Como un designio maléfico, descubrimos en medio de la historia, un acontecimiento repetido. La señorita María con cierta frecuencia es víctima de convulsiones y episodios que la ponen fuera de sí, una posesión demoníaca parece ser la causante de tan extrañas conductas. Los vecinos más cercanos hablan de un castigo divino, o un espíritu que ha tomado dominio de su cuerpo. Cuando las violentas sacudidas la sobrecogen, la señorita se derrumba en el suelo, blanquea los ojos y escupe babaza como diablo, justo antes de perder el conocimiento. Las autoridades médicas de Boavita detectan inmediatamente un cuadro no atendido de epilepsia.

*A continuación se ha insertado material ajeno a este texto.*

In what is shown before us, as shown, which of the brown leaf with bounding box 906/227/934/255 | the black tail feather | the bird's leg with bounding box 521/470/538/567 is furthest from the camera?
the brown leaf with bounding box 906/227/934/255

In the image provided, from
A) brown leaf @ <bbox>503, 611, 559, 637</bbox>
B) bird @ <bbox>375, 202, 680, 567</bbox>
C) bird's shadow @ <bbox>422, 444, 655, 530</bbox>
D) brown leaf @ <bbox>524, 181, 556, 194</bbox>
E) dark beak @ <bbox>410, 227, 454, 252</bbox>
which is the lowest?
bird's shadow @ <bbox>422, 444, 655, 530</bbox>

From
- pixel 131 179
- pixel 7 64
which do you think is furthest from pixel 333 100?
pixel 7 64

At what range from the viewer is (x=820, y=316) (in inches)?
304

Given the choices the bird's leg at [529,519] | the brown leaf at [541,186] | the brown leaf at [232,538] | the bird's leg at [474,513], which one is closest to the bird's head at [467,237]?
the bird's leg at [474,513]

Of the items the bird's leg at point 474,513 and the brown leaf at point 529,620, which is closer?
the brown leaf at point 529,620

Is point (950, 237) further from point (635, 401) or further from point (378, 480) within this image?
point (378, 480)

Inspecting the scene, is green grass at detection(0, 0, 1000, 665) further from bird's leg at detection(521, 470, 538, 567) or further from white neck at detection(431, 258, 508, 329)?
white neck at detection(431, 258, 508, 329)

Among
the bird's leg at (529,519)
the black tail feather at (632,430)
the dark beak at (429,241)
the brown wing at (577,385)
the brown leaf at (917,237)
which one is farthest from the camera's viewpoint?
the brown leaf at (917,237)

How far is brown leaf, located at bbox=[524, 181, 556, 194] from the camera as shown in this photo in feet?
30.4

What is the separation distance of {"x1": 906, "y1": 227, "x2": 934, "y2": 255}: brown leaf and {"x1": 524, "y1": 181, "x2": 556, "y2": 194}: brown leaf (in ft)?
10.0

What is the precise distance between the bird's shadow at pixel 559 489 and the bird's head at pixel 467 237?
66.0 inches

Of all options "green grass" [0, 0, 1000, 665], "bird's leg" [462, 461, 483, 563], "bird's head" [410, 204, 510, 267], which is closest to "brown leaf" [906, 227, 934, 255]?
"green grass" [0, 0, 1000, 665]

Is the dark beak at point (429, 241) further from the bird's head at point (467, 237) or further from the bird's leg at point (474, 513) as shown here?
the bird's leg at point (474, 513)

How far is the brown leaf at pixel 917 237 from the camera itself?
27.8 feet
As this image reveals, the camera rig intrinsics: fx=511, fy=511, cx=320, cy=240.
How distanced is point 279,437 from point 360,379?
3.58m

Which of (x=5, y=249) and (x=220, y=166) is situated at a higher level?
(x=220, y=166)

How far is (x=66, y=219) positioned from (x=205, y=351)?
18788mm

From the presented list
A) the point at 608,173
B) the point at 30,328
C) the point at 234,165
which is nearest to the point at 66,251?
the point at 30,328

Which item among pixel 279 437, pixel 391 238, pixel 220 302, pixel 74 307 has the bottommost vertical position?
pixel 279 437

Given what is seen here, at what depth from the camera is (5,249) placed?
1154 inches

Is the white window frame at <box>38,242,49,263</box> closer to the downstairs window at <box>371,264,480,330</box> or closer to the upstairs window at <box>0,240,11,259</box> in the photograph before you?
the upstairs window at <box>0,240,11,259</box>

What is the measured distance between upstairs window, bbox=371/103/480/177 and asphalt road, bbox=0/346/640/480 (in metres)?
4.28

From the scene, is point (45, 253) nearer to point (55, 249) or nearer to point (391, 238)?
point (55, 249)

Acompañando este momento de su vida, la película la hace hablar y nos arroja al momento más duro del relato, la secuencia de la madre estremece y sacude, es absolutamente desoladora: deshecha en llanto, la señorita revela ante la cámara el dolor de su pecho por la ausencia absoluta de sus padres y por su niñez abandonada. La vemos deshacer su fortaleza sobre el cielo boyacense y se derrama por sus mejillas toda la soledad que guarda por dentro. Para la señorita María, la montaña y los animales han sido siempre su única compañía.